_STATED GOAL_: Rewrite the entries below, starting at the line that contains "How big is the" and ending at the line that contains "16.4 metres", with every "building window" changed to "apartment window" and nothing else altered. Leave the pictures out of your answer.

_EXCERPTED RECORDS_:
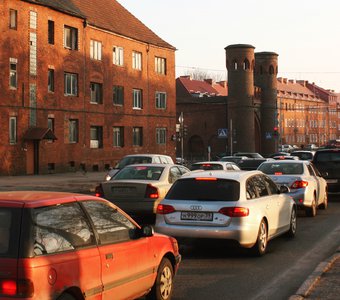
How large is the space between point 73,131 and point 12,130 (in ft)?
21.8

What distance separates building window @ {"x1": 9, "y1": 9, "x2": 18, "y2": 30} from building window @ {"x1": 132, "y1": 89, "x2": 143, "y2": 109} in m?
15.6

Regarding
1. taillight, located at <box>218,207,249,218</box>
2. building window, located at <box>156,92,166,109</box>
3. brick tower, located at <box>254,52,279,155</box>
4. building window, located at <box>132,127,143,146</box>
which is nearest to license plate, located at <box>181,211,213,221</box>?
taillight, located at <box>218,207,249,218</box>

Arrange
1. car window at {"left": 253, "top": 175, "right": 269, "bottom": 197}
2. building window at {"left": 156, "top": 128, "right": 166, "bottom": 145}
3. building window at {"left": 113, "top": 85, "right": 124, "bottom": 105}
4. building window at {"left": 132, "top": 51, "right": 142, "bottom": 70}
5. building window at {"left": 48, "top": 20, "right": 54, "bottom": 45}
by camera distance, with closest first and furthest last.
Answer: car window at {"left": 253, "top": 175, "right": 269, "bottom": 197} < building window at {"left": 48, "top": 20, "right": 54, "bottom": 45} < building window at {"left": 113, "top": 85, "right": 124, "bottom": 105} < building window at {"left": 132, "top": 51, "right": 142, "bottom": 70} < building window at {"left": 156, "top": 128, "right": 166, "bottom": 145}

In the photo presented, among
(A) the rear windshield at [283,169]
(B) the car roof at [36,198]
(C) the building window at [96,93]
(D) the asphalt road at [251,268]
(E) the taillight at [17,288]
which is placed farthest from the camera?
(C) the building window at [96,93]

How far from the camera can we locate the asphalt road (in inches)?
294

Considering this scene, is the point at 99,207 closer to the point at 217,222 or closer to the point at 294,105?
the point at 217,222

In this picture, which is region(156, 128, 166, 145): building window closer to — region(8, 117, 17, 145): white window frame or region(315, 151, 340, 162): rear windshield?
region(8, 117, 17, 145): white window frame

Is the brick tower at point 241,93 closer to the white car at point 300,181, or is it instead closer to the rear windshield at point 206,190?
the white car at point 300,181

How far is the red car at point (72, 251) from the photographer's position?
15.1 ft

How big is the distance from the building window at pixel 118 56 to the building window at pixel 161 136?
312 inches

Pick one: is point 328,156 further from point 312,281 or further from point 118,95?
point 118,95

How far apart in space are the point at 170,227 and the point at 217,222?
83cm

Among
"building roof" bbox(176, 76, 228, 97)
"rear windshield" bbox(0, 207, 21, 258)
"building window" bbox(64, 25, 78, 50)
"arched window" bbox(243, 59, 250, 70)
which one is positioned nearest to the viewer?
"rear windshield" bbox(0, 207, 21, 258)

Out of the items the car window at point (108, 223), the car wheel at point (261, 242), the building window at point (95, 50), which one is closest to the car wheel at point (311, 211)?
the car wheel at point (261, 242)
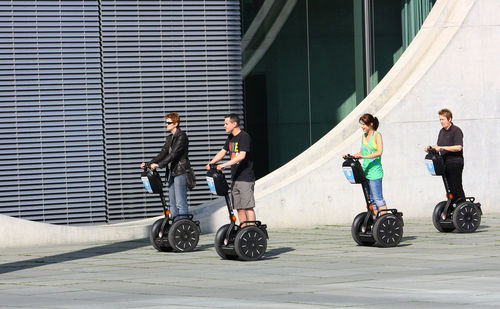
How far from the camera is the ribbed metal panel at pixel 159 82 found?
16.4 metres

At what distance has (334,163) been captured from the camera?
17531mm

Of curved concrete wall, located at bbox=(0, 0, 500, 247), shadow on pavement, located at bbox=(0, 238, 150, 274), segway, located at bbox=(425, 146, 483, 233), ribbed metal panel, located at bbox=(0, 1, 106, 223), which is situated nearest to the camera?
shadow on pavement, located at bbox=(0, 238, 150, 274)

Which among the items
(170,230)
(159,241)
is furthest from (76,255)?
(170,230)

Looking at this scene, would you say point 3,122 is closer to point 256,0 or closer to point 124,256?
point 124,256

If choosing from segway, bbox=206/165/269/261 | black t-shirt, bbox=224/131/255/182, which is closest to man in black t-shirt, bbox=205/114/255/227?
black t-shirt, bbox=224/131/255/182

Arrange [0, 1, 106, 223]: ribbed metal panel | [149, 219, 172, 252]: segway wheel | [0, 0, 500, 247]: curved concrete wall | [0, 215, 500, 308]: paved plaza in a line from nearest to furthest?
[0, 215, 500, 308]: paved plaza, [149, 219, 172, 252]: segway wheel, [0, 1, 106, 223]: ribbed metal panel, [0, 0, 500, 247]: curved concrete wall

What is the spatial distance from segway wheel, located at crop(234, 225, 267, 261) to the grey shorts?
36 cm

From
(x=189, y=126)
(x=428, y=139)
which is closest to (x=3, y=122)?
(x=189, y=126)

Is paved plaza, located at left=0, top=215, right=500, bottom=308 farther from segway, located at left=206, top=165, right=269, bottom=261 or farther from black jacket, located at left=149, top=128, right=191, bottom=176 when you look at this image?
black jacket, located at left=149, top=128, right=191, bottom=176

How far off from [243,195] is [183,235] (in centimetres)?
135

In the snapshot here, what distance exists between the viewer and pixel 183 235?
13.4 m

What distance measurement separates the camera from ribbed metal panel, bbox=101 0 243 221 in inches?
645

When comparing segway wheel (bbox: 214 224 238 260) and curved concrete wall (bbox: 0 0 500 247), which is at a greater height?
curved concrete wall (bbox: 0 0 500 247)

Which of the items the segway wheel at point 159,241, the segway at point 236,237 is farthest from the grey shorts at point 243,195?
the segway wheel at point 159,241
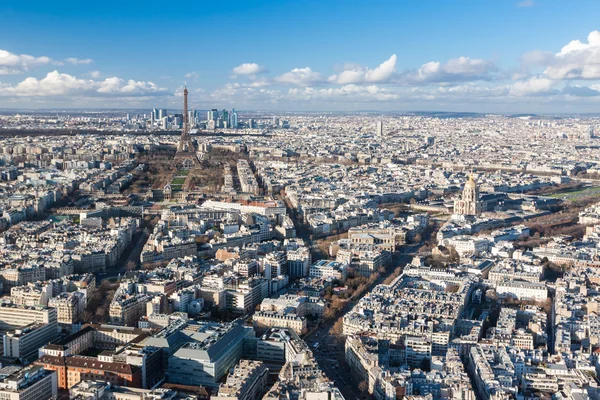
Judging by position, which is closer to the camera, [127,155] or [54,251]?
[54,251]

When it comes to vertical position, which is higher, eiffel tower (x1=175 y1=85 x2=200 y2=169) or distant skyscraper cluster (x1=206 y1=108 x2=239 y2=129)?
distant skyscraper cluster (x1=206 y1=108 x2=239 y2=129)

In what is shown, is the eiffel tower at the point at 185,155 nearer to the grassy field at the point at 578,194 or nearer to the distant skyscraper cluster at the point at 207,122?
the grassy field at the point at 578,194

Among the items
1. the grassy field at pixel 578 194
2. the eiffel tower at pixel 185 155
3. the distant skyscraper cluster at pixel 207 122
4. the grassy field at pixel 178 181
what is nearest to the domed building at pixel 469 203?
the grassy field at pixel 578 194

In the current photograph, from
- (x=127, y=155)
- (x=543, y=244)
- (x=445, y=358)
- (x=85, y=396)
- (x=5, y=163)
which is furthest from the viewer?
(x=127, y=155)

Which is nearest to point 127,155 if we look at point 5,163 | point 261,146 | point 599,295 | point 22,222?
point 5,163

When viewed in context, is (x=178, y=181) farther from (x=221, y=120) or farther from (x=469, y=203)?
(x=221, y=120)

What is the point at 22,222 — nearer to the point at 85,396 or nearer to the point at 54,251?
the point at 54,251

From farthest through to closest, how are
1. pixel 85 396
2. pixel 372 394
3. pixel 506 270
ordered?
pixel 506 270, pixel 372 394, pixel 85 396

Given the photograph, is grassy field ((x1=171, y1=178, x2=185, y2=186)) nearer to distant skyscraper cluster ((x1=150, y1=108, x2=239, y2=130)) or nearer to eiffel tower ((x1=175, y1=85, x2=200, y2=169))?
eiffel tower ((x1=175, y1=85, x2=200, y2=169))

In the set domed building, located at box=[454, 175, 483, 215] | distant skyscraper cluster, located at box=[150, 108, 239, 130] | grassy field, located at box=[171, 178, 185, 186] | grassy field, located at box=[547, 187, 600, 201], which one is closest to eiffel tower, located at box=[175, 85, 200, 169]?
grassy field, located at box=[171, 178, 185, 186]
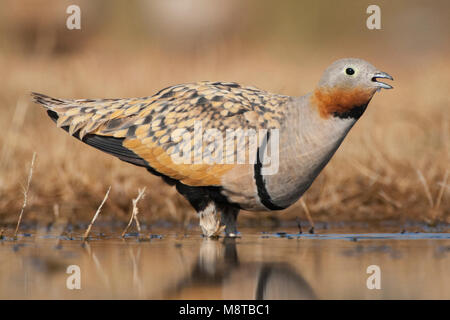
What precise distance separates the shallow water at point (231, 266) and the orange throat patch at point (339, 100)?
1037 millimetres

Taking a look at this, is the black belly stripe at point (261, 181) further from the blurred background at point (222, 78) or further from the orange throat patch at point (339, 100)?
the blurred background at point (222, 78)

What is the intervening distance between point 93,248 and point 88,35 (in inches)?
465

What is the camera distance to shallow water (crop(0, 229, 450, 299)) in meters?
5.17

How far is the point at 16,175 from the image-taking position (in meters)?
9.16

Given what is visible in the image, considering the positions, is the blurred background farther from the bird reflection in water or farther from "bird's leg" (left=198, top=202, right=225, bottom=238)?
the bird reflection in water

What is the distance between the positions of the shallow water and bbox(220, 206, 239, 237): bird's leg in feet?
0.48

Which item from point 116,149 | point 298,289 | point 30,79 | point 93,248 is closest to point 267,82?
point 30,79

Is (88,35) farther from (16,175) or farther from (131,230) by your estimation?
(131,230)

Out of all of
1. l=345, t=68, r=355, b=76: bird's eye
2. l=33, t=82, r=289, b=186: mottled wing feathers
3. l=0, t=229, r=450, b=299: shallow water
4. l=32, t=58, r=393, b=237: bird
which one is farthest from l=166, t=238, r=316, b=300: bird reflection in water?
l=345, t=68, r=355, b=76: bird's eye

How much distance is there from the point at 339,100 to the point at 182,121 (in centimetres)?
135

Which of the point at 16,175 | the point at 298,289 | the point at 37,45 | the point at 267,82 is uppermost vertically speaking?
the point at 37,45

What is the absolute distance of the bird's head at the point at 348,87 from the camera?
6.86 metres

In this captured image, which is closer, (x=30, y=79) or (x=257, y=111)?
(x=257, y=111)

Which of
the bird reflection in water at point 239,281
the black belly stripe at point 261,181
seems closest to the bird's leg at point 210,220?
the black belly stripe at point 261,181
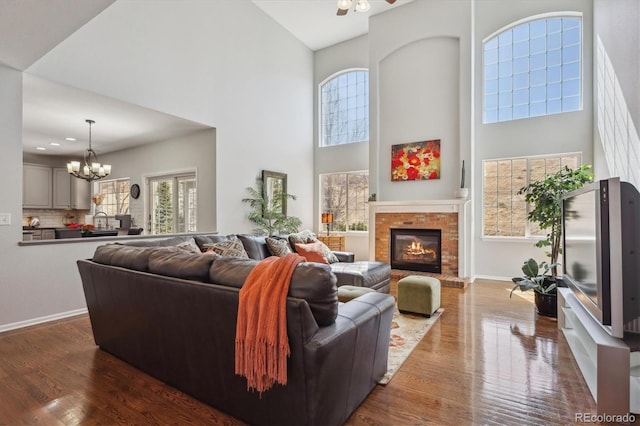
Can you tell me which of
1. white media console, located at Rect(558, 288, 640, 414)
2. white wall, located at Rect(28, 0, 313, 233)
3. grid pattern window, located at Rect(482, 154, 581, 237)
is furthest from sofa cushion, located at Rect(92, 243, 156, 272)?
grid pattern window, located at Rect(482, 154, 581, 237)

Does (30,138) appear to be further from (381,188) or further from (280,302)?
(280,302)

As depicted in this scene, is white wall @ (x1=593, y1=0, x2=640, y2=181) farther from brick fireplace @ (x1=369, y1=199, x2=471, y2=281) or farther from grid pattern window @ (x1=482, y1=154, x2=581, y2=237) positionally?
brick fireplace @ (x1=369, y1=199, x2=471, y2=281)

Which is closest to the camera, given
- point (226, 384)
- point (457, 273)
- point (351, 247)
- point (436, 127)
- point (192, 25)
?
point (226, 384)

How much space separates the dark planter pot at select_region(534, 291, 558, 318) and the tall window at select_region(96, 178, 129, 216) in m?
7.97

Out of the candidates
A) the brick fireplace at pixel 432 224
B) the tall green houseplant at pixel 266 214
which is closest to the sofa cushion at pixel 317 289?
the brick fireplace at pixel 432 224

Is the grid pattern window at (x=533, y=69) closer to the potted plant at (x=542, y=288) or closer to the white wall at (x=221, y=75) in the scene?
the potted plant at (x=542, y=288)

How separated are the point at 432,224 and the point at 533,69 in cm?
319

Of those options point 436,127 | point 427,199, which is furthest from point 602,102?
point 427,199

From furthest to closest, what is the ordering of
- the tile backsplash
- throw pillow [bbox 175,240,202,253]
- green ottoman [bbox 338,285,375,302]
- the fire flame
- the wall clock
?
the tile backsplash, the wall clock, the fire flame, throw pillow [bbox 175,240,202,253], green ottoman [bbox 338,285,375,302]

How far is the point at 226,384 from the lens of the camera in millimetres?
1784

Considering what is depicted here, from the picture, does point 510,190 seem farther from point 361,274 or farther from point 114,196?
point 114,196

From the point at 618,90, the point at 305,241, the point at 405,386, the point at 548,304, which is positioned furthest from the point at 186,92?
the point at 548,304

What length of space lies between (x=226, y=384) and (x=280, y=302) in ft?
2.42

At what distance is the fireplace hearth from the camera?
223 inches
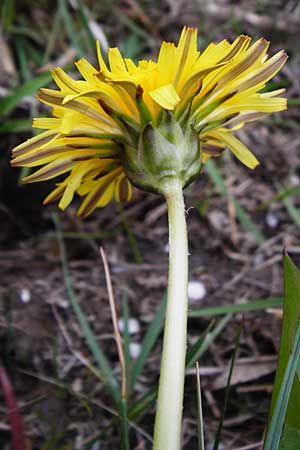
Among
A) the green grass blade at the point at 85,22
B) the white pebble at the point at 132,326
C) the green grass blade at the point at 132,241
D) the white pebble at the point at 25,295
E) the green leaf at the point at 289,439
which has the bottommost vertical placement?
the green leaf at the point at 289,439

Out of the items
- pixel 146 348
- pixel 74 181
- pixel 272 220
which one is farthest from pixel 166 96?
pixel 272 220

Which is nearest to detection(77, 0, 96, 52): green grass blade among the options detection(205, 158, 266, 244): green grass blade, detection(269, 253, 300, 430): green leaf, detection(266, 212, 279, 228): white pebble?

_CORRECT ANSWER_:
How big is the distance from the apartment window at pixel 118 56 to the apartment window at pixel 161 136?
312 inches

Pick one: is point 328,156 further from point 312,281 or further from point 118,95?
point 118,95

How far apart in space are the point at 170,227 and the point at 217,222?
83cm

Among
"building roof" bbox(176, 76, 228, 97)
"rear windshield" bbox(0, 207, 21, 258)
"apartment window" bbox(64, 25, 78, 50)
"arched window" bbox(243, 59, 250, 70)
which one is positioned nearest to the viewer?
"rear windshield" bbox(0, 207, 21, 258)

Out of the items the car window at point (108, 223), the car wheel at point (261, 242), the apartment window at point (95, 50), which one is closest to the car wheel at point (311, 211)?
the car wheel at point (261, 242)
How far from the camera is the ribbed metal panel at pixel 159 82 found?
16.4 metres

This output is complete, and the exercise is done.